» Set problem
Copy the rows below word for word, starting at the line that contains "How much spatial" and continuing through the final line of the rows.

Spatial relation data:
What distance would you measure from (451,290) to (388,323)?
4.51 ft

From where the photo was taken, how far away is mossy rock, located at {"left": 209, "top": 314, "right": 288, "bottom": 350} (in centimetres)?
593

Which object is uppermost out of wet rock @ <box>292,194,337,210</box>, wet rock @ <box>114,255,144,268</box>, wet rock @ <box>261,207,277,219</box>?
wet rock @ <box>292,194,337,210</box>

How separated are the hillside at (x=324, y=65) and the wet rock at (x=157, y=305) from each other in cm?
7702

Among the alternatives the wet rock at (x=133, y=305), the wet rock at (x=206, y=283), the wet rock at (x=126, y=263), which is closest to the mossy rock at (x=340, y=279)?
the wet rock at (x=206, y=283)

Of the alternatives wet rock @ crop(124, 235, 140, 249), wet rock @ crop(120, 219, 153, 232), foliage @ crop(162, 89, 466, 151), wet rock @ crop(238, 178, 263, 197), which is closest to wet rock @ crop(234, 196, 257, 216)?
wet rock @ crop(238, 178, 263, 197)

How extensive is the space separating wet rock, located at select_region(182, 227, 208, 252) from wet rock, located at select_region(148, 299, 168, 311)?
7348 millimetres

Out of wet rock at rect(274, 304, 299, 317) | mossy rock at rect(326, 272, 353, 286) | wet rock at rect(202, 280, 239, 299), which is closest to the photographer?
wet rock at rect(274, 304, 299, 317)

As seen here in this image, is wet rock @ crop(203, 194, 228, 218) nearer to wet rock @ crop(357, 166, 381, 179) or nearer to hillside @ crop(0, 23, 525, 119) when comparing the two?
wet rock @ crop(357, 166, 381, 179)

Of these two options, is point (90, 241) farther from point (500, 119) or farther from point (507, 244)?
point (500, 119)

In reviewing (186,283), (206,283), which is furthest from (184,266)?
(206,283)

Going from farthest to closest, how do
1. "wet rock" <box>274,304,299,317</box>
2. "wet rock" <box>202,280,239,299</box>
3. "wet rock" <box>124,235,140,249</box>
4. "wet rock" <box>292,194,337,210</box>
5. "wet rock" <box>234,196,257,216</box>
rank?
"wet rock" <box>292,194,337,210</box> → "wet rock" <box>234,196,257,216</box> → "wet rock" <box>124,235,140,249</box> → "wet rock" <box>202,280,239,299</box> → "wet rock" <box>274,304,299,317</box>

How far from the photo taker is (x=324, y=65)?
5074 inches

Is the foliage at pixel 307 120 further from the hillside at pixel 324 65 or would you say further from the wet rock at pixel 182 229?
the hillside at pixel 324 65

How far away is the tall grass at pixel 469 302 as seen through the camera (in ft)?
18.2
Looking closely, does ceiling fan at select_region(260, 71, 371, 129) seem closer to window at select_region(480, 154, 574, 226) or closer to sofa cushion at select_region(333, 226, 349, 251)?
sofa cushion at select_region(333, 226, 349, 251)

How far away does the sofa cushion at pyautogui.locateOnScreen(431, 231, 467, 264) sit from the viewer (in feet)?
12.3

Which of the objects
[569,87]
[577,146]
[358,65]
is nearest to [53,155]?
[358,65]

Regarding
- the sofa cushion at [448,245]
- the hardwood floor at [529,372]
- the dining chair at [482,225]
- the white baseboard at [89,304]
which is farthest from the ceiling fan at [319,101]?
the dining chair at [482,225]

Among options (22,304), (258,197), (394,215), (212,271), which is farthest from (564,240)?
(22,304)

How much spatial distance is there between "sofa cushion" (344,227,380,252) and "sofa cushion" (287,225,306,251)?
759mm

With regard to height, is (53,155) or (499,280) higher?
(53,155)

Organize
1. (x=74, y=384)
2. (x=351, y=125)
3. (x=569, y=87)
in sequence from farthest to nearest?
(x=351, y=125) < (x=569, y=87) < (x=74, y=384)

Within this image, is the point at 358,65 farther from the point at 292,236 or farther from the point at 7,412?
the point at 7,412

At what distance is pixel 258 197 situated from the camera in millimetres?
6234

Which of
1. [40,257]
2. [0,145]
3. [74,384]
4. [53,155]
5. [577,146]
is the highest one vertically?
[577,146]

» Final result
How much spatial distance is there between "sofa cushion" (344,227,380,252) and "sofa cushion" (287,225,306,251)?
759mm

With regard to height, is (53,155) or (499,280) higher?
(53,155)

Organize
1. (x=74, y=384)
2. (x=351, y=125)
3. (x=569, y=87)
in sequence from farthest to nearest?
(x=351, y=125) < (x=569, y=87) < (x=74, y=384)

Within this image, is the point at 358,65 farther from the point at 292,236 or farther from the point at 7,412?
the point at 7,412

At what distance is pixel 258 197 situated from the camera in millimetres?
6234

Which of
1. [40,257]
2. [0,145]
3. [74,384]
4. [53,155]
5. [577,146]
is the highest one vertically?
[577,146]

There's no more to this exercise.